Diagnotics of Air Gap Eccentricity in Closed-Loop Drive-Connected Induction Motors

Abstract

The trend toward ever-expanding variable speed induction motor applications results in the need for reliable condition monitoring and detection schemes for closed-loop motor-drive systems. This research focuses on the detection of air gap eccentricity in induction motors supplied by a vector-controlled drive. The majority of existing eccentricity detection techniques is based on monitoring fault harmonics in the stator current. This research analyzes the distribution of the eccentricity-related fault harmonics between the stator voltage and current, and points out that monitoring only the stator current is insufficient. When the motor is supplied by a vector-controlled drive, both voltage and current become modulated signals and contain fault harmonics. Either stator voltage or current can contain larger fault harmonics due to the influence of the drive controllers and the mechanical load.

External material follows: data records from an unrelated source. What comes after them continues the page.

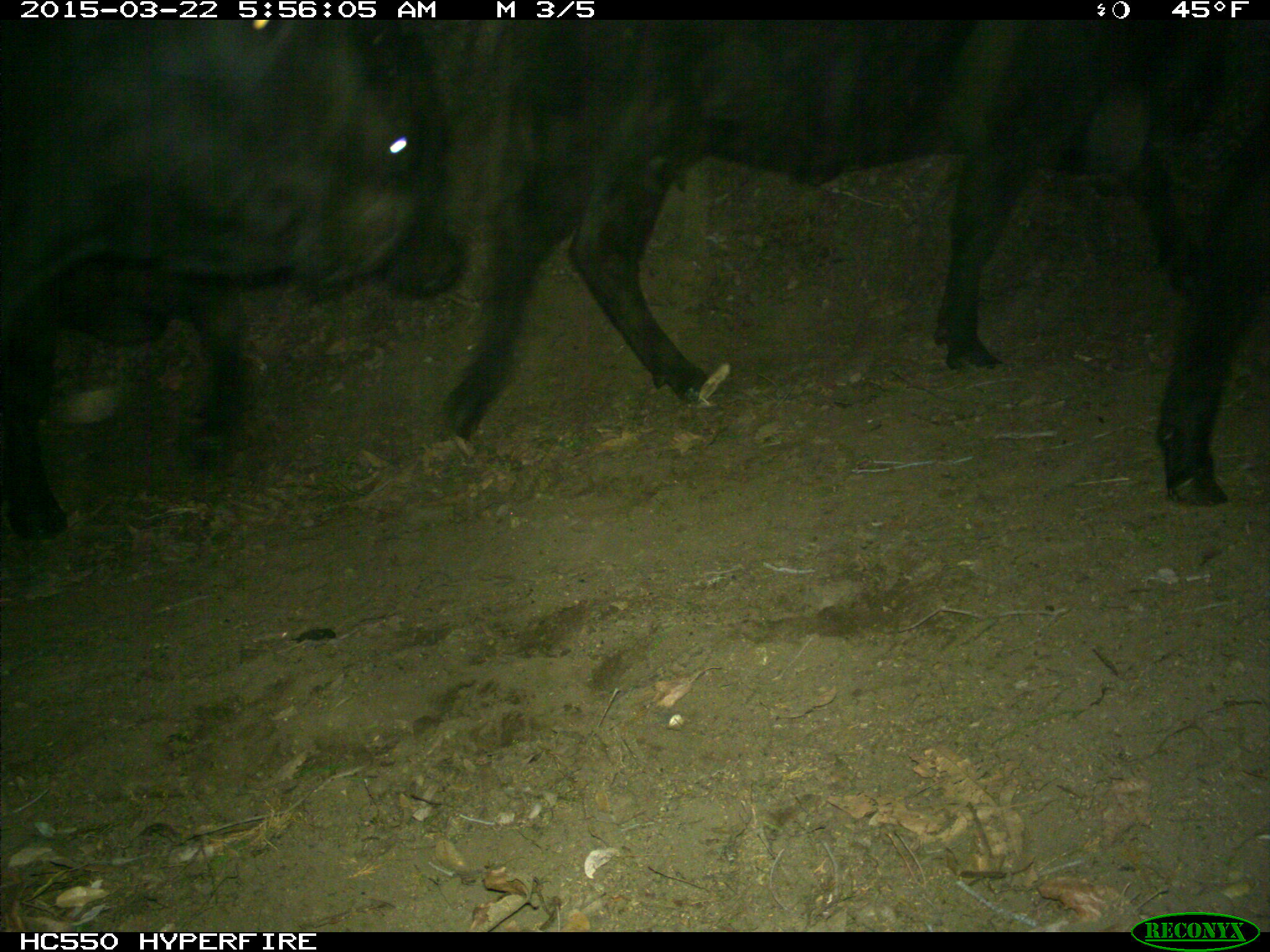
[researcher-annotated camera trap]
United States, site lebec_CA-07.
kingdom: Animalia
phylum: Chordata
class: Mammalia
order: Artiodactyla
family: Bovidae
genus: Bos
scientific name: Bos taurus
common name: domestic cow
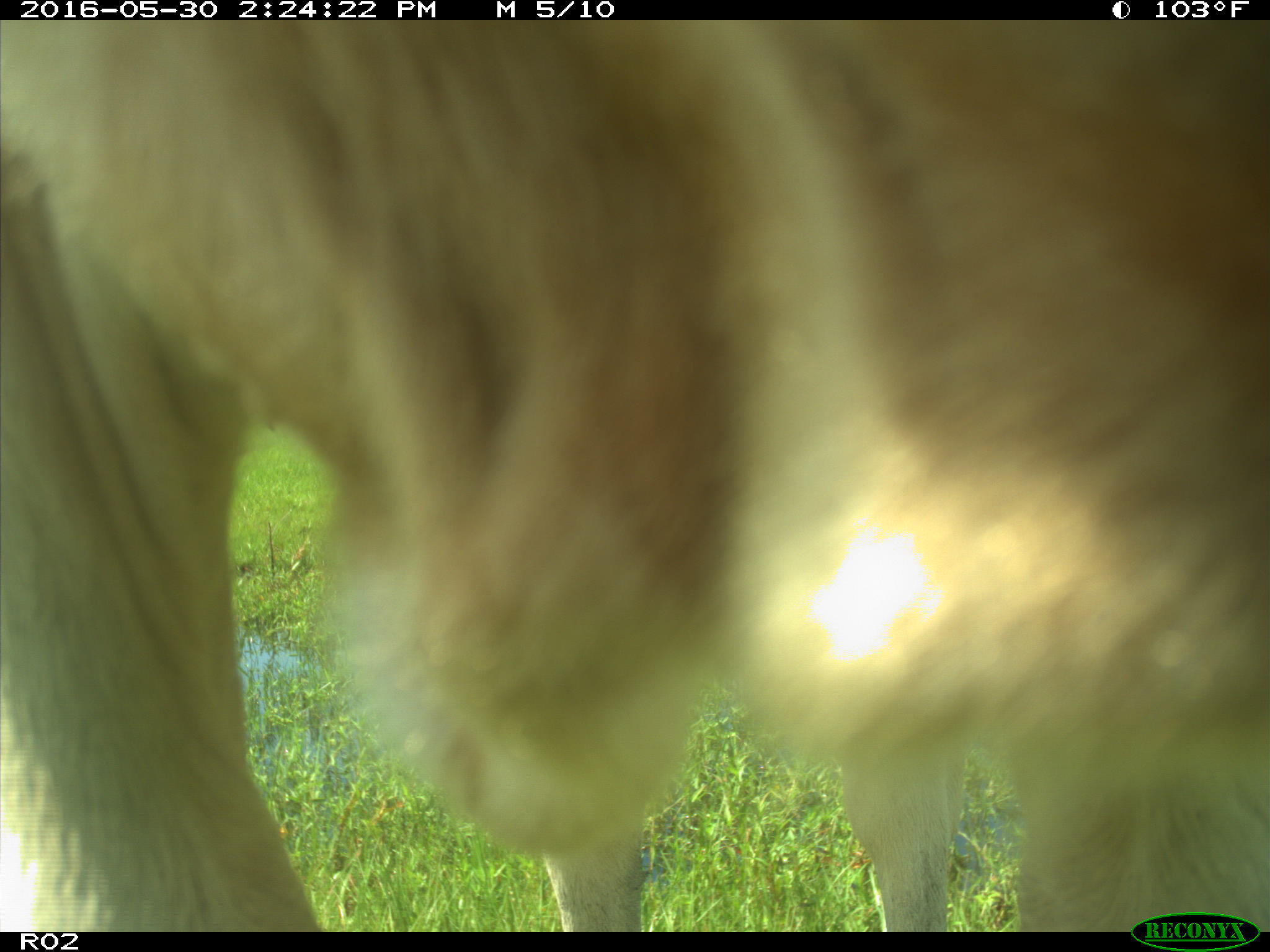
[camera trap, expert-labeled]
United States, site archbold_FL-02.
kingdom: Animalia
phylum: Chordata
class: Mammalia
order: Artiodactyla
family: Bovidae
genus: Bos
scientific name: Bos taurus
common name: domestic cow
Bos taurus (domestic cow).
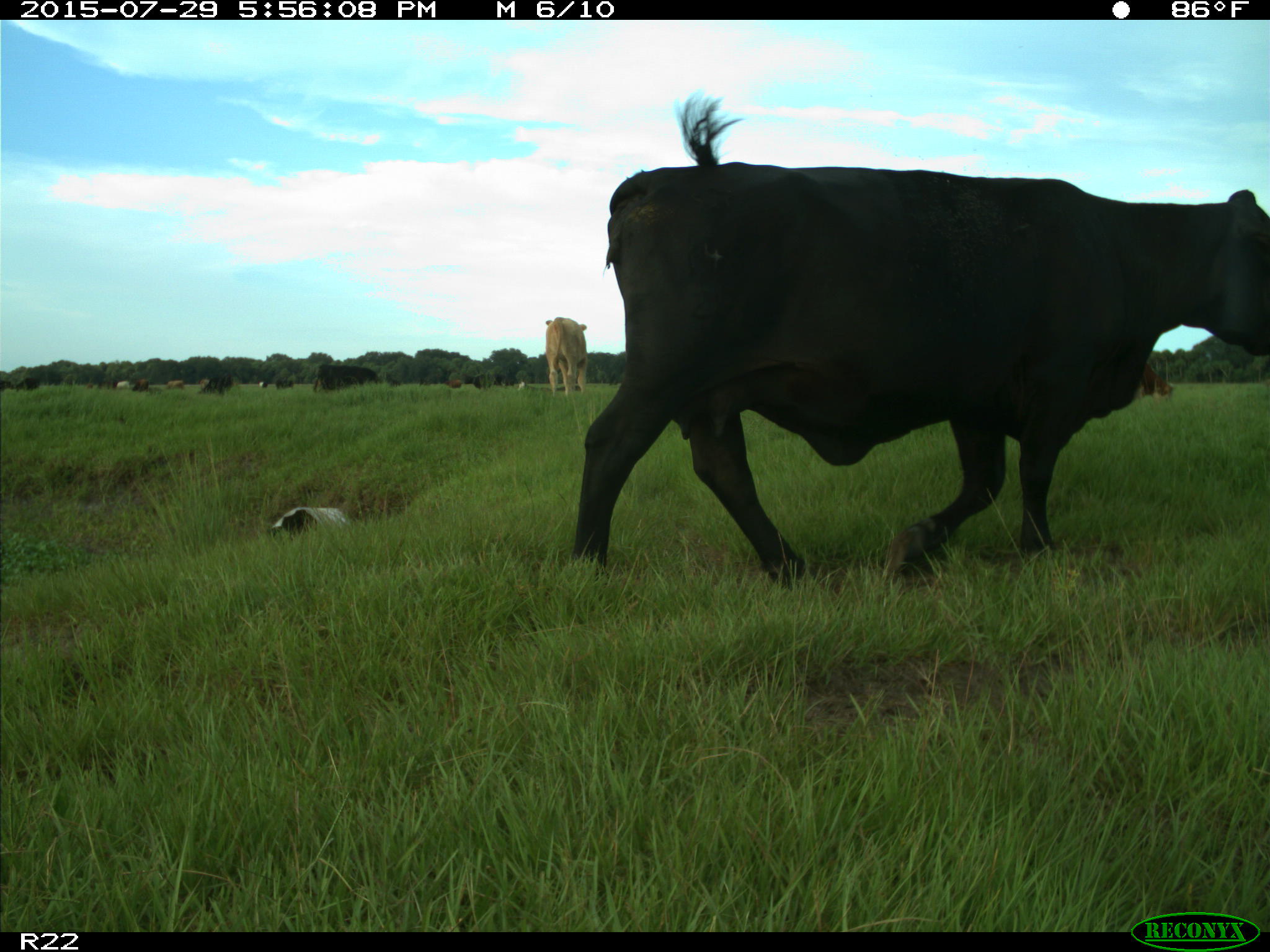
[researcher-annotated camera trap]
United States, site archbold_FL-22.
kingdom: Animalia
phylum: Chordata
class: Mammalia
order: Artiodactyla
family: Bovidae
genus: Bos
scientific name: Bos taurus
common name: domestic cow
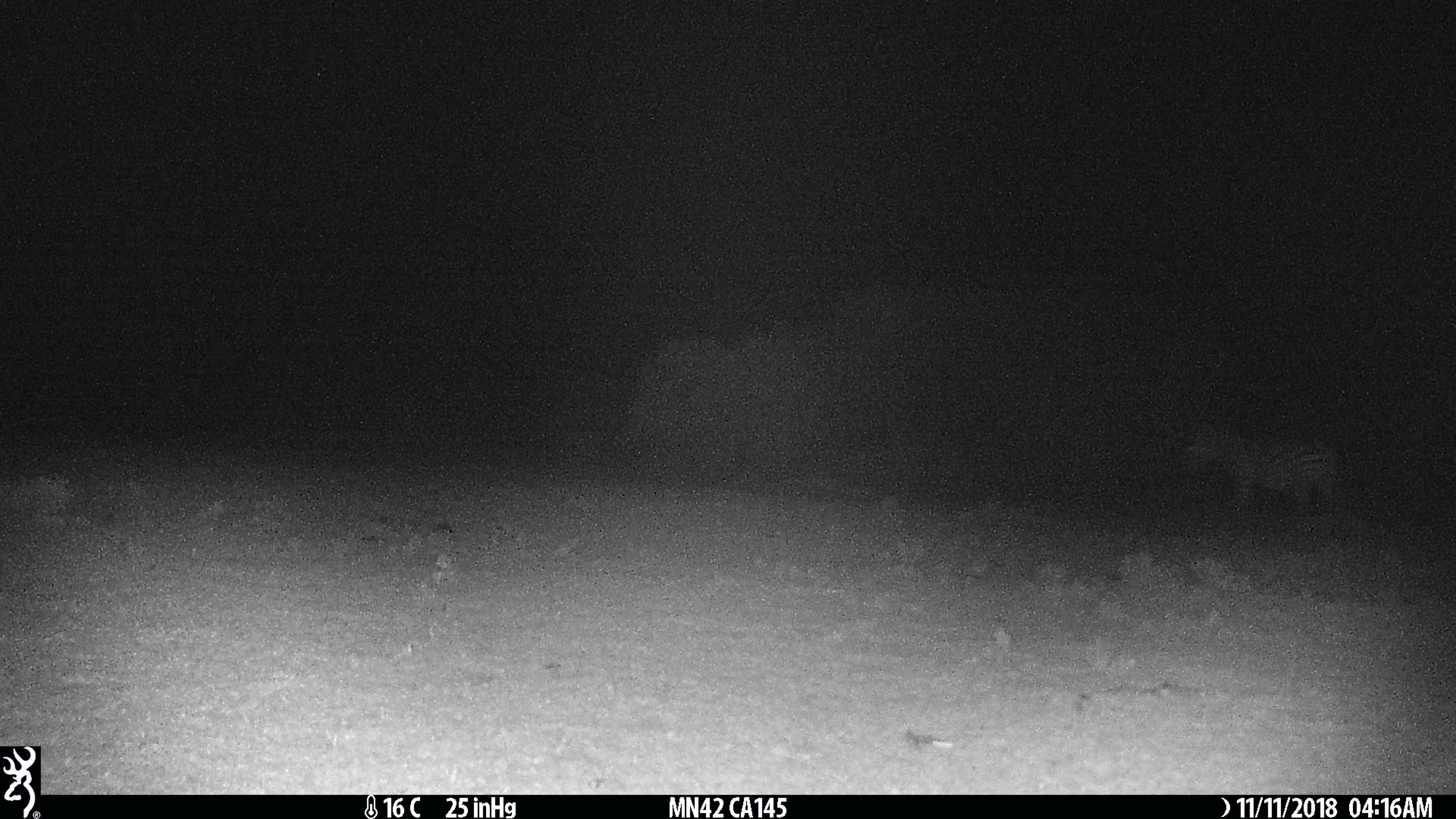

Therefore, a combination of monitoring both variables is necessary to ensure good detection reliability. Furthermore, with an AC drive, the motor speed and load will change widely, which changes fault harmonics too. A new detection scheme using an artificial neural network is proposed to incorporate the influence of changing operating conditions into the fault detection. This detection scheme is more reliable and cost efficient. In addition, a new off-line non-invasive eccentricity detection method is proposed by using the surge test. Simulation and experiments are conducted to validate the feasibilities of the proposed detection schemes.